FDA granted 99% of applications for access to unapproved drugs in FY 2016

The Food and Drug Administration approved more than 99 percent of expanded access requests in 2016, reports Regulatory Focus.

Here are six things to know.

1. The FDA's expanded access program allows patients with serious of life-threatening illnesses to use drugs not yet approved by the agency. Physicians file paperwork with the FDA to request access to an experimental drug for a specific patient or group of patients, according to the report.

2. The agency's Center for Drug Evaluation and Research and the Center for Biologics Evaluation and Research received 1,757 total expanded access requests during fiscal year 2016.

3. CDER received 1,554 of those requests and approved 99.4 percent. CBER received the remaining 203 requests and granted 96.6 percent.

4. The FDA consistently approves a majority of the requests it receives, according to the report. In fiscal year 2015, the agency approved 99 percent of expanded access requests.

5. More than 30 states enacted right-to-try laws, which allow patients to get unapproved treatments directly from drugmakers, bypassing any involvement from the FDA, according to Regulatory Focus.

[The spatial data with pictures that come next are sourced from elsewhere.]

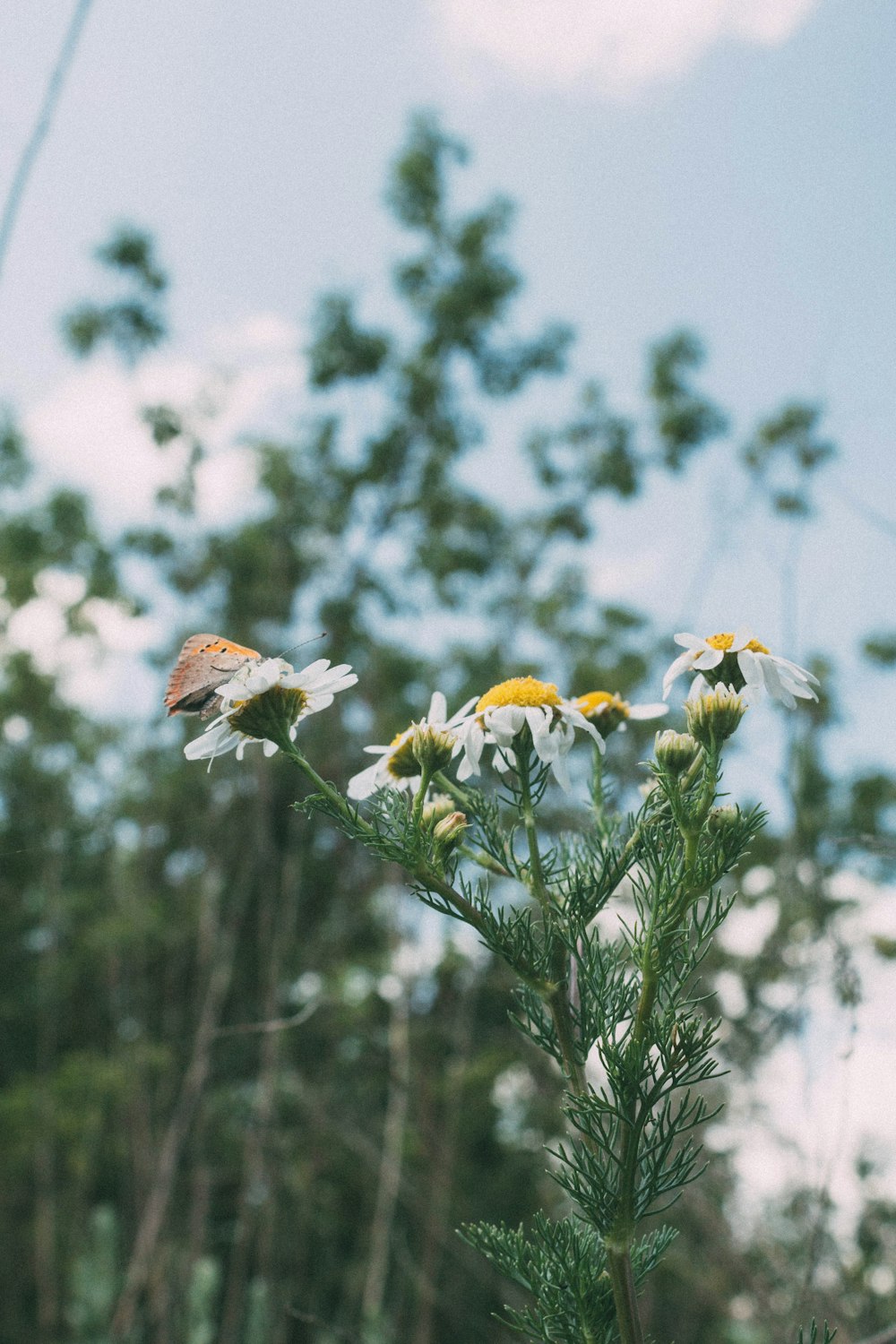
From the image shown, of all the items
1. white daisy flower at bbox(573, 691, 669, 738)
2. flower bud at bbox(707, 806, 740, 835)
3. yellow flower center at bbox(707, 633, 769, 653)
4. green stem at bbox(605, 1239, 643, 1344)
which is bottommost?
green stem at bbox(605, 1239, 643, 1344)

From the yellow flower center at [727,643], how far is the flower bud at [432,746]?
12.1 inches

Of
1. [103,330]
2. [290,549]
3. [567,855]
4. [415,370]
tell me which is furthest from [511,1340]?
[103,330]

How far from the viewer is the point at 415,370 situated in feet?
20.6

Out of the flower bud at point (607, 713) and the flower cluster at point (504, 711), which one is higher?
the flower bud at point (607, 713)

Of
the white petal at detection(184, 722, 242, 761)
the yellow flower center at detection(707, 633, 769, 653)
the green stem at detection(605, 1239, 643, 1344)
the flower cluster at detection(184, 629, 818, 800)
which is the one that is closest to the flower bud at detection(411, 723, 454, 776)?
the flower cluster at detection(184, 629, 818, 800)

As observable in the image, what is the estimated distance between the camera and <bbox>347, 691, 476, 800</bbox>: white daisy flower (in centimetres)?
116

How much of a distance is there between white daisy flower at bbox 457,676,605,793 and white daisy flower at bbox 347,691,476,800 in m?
0.03

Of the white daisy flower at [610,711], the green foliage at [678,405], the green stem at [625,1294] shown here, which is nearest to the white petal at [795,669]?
the white daisy flower at [610,711]

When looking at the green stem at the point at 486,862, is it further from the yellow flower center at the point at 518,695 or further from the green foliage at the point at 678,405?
the green foliage at the point at 678,405

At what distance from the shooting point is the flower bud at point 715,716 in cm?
101

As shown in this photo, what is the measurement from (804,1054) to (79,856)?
10119 millimetres

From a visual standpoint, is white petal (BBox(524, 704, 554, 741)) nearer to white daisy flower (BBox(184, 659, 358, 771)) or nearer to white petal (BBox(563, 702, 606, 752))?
white petal (BBox(563, 702, 606, 752))

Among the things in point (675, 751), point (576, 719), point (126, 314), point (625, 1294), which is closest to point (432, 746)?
point (576, 719)

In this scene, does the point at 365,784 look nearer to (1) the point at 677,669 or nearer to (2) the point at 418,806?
(2) the point at 418,806
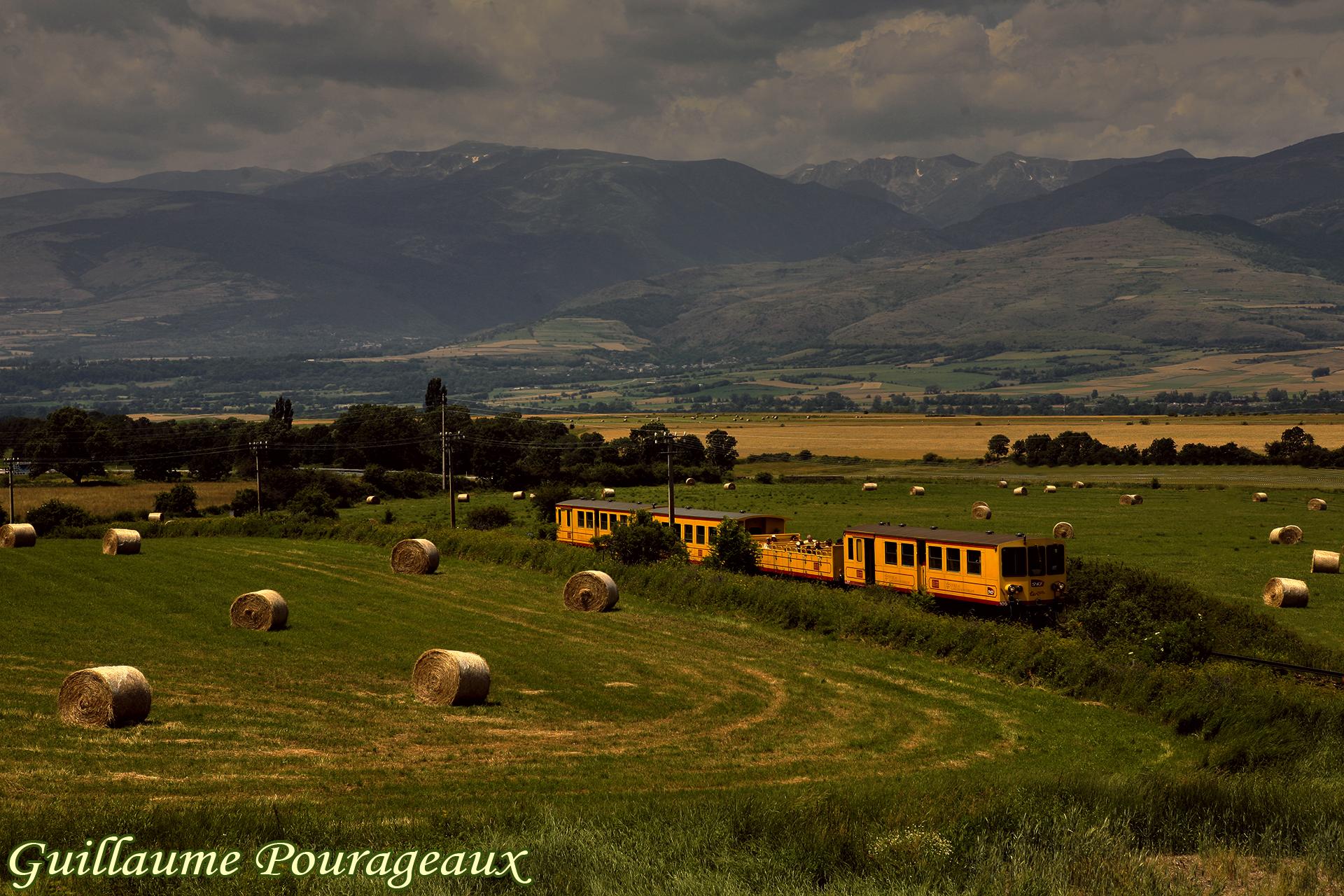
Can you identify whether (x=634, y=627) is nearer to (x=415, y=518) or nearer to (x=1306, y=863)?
(x=1306, y=863)

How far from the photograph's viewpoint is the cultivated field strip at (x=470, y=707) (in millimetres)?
22422

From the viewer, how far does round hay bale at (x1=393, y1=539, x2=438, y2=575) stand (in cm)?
5369

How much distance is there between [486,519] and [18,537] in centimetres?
2612

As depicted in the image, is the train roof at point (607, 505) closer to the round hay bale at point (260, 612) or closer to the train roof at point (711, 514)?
the train roof at point (711, 514)

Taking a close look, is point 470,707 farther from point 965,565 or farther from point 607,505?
point 607,505

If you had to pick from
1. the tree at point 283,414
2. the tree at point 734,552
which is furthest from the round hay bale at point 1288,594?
the tree at point 283,414

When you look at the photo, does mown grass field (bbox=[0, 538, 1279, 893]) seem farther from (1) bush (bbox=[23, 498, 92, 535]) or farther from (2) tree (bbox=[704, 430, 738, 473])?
(2) tree (bbox=[704, 430, 738, 473])

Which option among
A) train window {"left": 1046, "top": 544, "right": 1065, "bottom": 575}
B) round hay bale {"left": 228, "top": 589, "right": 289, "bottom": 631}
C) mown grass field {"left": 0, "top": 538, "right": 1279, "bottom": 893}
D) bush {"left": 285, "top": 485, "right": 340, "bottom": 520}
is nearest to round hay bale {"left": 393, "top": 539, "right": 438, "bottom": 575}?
mown grass field {"left": 0, "top": 538, "right": 1279, "bottom": 893}

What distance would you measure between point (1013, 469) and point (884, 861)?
10907 centimetres

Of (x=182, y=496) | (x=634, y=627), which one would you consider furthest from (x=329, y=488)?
(x=634, y=627)

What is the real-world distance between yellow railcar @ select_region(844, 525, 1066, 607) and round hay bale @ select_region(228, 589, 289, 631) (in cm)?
2239

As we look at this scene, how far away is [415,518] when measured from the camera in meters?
83.1

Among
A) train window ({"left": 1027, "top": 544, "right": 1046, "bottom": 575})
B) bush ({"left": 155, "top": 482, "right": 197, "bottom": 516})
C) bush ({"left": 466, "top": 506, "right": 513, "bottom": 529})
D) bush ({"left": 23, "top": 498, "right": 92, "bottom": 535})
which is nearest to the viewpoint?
train window ({"left": 1027, "top": 544, "right": 1046, "bottom": 575})

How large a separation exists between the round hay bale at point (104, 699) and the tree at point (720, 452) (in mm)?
89982
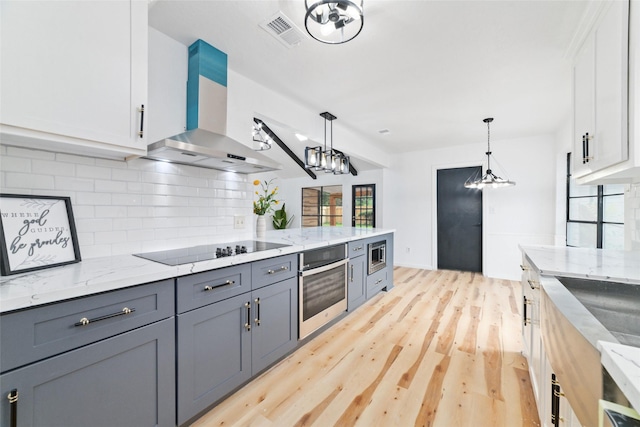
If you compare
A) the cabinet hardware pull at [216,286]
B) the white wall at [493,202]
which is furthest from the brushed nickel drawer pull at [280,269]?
the white wall at [493,202]

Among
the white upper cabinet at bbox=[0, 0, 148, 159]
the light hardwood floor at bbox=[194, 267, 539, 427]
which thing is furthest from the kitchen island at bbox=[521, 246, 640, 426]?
the white upper cabinet at bbox=[0, 0, 148, 159]

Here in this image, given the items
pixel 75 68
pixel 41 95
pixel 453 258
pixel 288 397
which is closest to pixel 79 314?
pixel 41 95

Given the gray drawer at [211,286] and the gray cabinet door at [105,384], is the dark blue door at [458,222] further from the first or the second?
the gray cabinet door at [105,384]

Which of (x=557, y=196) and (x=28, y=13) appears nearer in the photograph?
(x=28, y=13)

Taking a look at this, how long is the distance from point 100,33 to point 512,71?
3.05 metres

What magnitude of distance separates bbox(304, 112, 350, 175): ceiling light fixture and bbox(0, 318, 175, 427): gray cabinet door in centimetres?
235

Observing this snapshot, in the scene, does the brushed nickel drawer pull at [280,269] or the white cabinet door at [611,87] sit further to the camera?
the brushed nickel drawer pull at [280,269]

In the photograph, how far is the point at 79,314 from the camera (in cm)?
100

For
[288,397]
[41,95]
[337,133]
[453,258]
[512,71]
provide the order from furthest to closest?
[453,258], [337,133], [512,71], [288,397], [41,95]

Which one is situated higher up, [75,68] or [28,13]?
[28,13]

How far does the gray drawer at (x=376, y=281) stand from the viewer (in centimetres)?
325

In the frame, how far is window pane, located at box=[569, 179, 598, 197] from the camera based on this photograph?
2.95m

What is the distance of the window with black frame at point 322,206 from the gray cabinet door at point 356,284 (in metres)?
3.69

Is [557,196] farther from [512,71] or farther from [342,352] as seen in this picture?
[342,352]
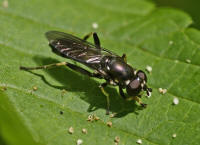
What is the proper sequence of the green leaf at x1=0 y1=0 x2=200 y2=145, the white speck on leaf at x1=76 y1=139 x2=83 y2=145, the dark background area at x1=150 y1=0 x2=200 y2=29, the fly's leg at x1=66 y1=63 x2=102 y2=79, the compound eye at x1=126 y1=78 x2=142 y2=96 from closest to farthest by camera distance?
the white speck on leaf at x1=76 y1=139 x2=83 y2=145, the green leaf at x1=0 y1=0 x2=200 y2=145, the compound eye at x1=126 y1=78 x2=142 y2=96, the fly's leg at x1=66 y1=63 x2=102 y2=79, the dark background area at x1=150 y1=0 x2=200 y2=29

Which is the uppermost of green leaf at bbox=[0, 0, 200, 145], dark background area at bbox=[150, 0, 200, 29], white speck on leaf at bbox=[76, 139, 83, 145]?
dark background area at bbox=[150, 0, 200, 29]

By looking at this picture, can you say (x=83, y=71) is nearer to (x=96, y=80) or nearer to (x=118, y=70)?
(x=96, y=80)

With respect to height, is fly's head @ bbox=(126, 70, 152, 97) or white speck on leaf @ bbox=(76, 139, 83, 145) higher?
fly's head @ bbox=(126, 70, 152, 97)

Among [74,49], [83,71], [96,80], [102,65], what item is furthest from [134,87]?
[74,49]

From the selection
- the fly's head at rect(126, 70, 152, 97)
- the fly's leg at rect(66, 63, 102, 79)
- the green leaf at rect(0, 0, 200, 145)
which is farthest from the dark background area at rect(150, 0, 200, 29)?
the fly's leg at rect(66, 63, 102, 79)

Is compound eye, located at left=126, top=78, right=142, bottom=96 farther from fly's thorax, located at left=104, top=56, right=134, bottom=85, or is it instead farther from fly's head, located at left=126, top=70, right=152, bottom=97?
fly's thorax, located at left=104, top=56, right=134, bottom=85

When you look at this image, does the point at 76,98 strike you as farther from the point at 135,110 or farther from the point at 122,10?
the point at 122,10

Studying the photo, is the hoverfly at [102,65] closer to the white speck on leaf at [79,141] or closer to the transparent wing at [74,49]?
the transparent wing at [74,49]

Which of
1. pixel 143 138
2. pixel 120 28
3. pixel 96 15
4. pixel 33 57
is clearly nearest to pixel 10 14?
pixel 33 57
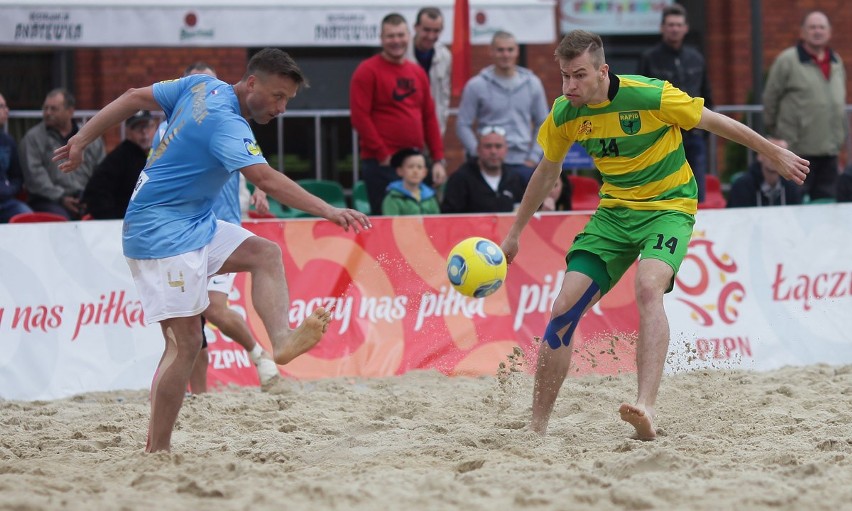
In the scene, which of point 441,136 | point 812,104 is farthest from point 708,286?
point 812,104

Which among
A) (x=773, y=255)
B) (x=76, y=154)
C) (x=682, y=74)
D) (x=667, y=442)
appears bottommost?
(x=667, y=442)

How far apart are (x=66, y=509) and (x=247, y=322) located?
4383mm

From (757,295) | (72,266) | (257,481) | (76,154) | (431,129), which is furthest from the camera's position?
(431,129)

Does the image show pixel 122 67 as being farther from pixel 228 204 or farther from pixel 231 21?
pixel 228 204

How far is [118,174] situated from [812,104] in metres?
6.54

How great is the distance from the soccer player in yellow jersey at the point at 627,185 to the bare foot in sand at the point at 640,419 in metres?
0.01

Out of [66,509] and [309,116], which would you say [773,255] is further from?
[66,509]

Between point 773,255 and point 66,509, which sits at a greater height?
point 773,255

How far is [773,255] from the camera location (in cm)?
967

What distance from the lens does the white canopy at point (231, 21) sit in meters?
11.2

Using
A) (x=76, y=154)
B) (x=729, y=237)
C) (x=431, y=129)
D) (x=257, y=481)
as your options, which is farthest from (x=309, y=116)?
(x=257, y=481)

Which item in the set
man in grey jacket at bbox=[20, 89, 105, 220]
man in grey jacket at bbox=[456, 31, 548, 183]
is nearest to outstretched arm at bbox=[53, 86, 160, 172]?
man in grey jacket at bbox=[20, 89, 105, 220]

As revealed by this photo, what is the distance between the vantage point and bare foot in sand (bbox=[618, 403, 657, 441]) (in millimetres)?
6035

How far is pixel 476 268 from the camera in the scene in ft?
20.5
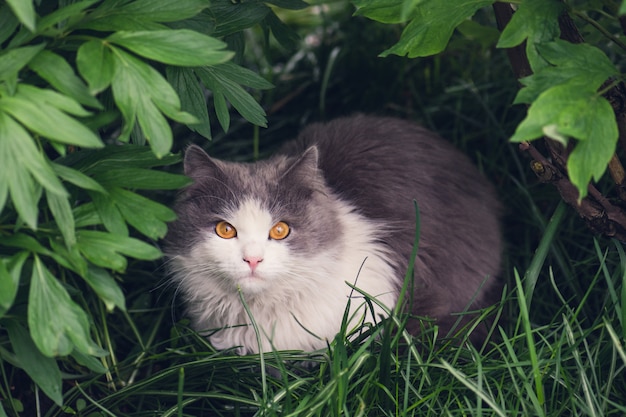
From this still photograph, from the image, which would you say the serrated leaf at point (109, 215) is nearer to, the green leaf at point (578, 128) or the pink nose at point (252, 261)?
the pink nose at point (252, 261)

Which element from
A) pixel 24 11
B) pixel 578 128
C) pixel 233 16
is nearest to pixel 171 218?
pixel 24 11

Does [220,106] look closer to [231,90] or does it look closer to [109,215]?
[231,90]

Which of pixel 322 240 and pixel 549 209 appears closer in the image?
pixel 322 240

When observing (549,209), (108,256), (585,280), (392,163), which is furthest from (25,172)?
(549,209)

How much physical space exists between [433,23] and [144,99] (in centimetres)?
71

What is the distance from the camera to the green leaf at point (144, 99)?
1510mm

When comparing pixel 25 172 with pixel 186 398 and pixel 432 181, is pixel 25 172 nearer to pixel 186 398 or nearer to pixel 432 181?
pixel 186 398

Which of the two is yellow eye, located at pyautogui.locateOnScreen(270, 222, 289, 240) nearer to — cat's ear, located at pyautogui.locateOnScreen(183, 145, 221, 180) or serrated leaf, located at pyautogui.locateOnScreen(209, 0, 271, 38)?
cat's ear, located at pyautogui.locateOnScreen(183, 145, 221, 180)

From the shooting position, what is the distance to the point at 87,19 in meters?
1.56

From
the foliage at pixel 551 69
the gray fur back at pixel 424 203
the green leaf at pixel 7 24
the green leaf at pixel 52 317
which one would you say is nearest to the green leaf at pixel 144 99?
the green leaf at pixel 7 24

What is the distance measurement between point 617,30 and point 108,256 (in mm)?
2176

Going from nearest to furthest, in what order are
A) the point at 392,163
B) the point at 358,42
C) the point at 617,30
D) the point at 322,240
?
the point at 322,240 < the point at 392,163 < the point at 617,30 < the point at 358,42

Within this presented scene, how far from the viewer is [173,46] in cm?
153

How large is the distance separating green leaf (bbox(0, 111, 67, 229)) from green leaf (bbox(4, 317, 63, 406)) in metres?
0.46
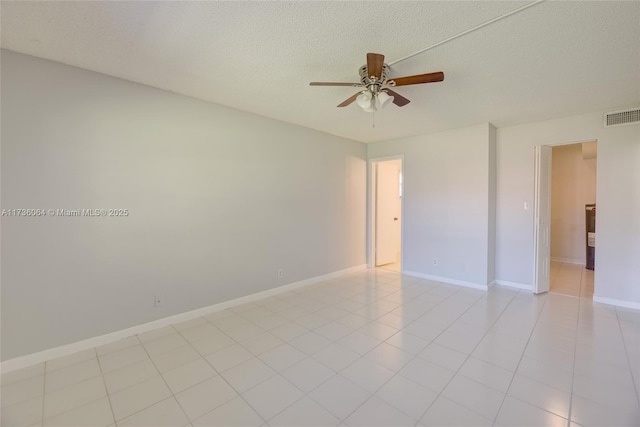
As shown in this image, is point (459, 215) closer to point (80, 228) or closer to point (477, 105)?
point (477, 105)

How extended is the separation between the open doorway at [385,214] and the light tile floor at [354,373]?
2.33m

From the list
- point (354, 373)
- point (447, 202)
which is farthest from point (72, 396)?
point (447, 202)

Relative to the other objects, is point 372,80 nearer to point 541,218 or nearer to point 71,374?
point 71,374

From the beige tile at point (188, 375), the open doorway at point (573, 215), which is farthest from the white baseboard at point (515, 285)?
the beige tile at point (188, 375)

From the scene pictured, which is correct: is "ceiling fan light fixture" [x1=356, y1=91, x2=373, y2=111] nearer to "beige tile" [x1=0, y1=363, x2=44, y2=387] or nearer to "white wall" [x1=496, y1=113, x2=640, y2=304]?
"white wall" [x1=496, y1=113, x2=640, y2=304]

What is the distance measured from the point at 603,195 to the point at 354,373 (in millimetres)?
3942

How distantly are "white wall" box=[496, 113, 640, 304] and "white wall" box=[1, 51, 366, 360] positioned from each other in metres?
3.28

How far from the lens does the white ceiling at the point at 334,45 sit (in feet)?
5.62

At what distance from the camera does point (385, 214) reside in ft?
18.9

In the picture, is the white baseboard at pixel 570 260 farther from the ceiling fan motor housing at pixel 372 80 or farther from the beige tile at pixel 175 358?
the beige tile at pixel 175 358

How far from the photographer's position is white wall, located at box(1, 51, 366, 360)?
224 cm

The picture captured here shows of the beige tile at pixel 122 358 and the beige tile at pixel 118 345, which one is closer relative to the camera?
the beige tile at pixel 122 358

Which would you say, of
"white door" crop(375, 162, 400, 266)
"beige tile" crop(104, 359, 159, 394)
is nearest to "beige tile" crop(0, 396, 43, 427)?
"beige tile" crop(104, 359, 159, 394)

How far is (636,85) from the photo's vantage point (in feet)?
8.95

6. "Based on information available, it appears that pharmaceutical companies turn down considerably more applications from physicians than does the agency," Peter Lurie, FDA's associate commissioner for public health strategy and analysis said while testifying before a Senate committee in September. "For example, one company indicated that it had turned down 98 of 160 applications for a single drug in a six-month period."